If we use ${{e}^{x}}$ as the first function and $x$ as the second and integrate by parts.
$\int{x.{{e}^{x}}dx={{e}^{x}}\int{x.dx-\int{\left( {{e}^{x}}\int{x.dx} \right)dx}}}$
$=ex.\dfrac{{{x}^{2}}}{2}-\int{{{e}^{x}}.\dfrac{{{x}^{2}}}{2}}.dx+c$
If we apply integration by parts to be second term, we again get a term with a ${{x}^{3}}$ and so on.
This not only complicates the problem but spells disaster.

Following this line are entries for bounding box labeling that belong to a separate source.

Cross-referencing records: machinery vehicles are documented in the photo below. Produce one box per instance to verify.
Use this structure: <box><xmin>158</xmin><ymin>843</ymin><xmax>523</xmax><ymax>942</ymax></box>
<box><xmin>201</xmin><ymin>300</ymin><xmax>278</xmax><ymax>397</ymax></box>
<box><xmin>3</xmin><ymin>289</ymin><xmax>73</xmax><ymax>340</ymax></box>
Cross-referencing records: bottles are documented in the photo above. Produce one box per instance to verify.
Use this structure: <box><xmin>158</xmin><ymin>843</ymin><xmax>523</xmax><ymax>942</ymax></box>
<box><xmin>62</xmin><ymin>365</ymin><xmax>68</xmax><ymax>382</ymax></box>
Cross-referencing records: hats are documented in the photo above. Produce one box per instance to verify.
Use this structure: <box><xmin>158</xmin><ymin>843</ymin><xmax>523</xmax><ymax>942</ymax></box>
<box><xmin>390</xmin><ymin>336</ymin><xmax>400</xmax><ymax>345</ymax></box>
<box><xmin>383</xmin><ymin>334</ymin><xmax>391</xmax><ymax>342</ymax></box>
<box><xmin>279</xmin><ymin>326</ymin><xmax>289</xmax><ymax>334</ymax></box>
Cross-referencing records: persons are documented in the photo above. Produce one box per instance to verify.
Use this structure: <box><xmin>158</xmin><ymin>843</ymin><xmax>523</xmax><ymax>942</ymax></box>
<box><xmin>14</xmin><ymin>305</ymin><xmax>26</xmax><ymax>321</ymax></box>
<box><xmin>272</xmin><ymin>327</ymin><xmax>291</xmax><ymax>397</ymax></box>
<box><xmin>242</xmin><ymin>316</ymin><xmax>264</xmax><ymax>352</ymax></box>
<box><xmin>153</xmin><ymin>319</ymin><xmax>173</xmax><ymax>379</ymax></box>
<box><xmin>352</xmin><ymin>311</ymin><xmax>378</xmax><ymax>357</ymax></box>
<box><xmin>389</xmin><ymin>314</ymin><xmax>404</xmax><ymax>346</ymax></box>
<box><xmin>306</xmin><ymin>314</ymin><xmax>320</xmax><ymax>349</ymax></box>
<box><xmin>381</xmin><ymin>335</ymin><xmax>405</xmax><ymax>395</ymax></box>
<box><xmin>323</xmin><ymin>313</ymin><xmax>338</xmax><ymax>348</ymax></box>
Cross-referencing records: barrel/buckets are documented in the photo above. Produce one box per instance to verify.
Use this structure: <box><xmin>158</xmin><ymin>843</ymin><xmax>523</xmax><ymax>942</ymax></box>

But if you had chosen $x$ to be the first and ${{e}^{x}}$ to be second. The integral would have been simply to evaluate.
$\int{x{{e}^{x}}dx=x\int{{{e}^{x}}dx-\int{\left( \dfrac{d}{dx}x\int{\left( {{e}^{x}}.dx \right)} \right)dx}}}$
$={{e}^{x}}.x-{{e}^{x}}+c$

Note: Apply integration by parts and replace the term. Of $'t'$ by $'x'$ as it gets easy to solve the problem and also consumes less time and again after getting the solution replace $'x'$ by $'t'$
Remember the rules of multiplication and division as if the denominator gets converted into a numerator it gets reciprocated.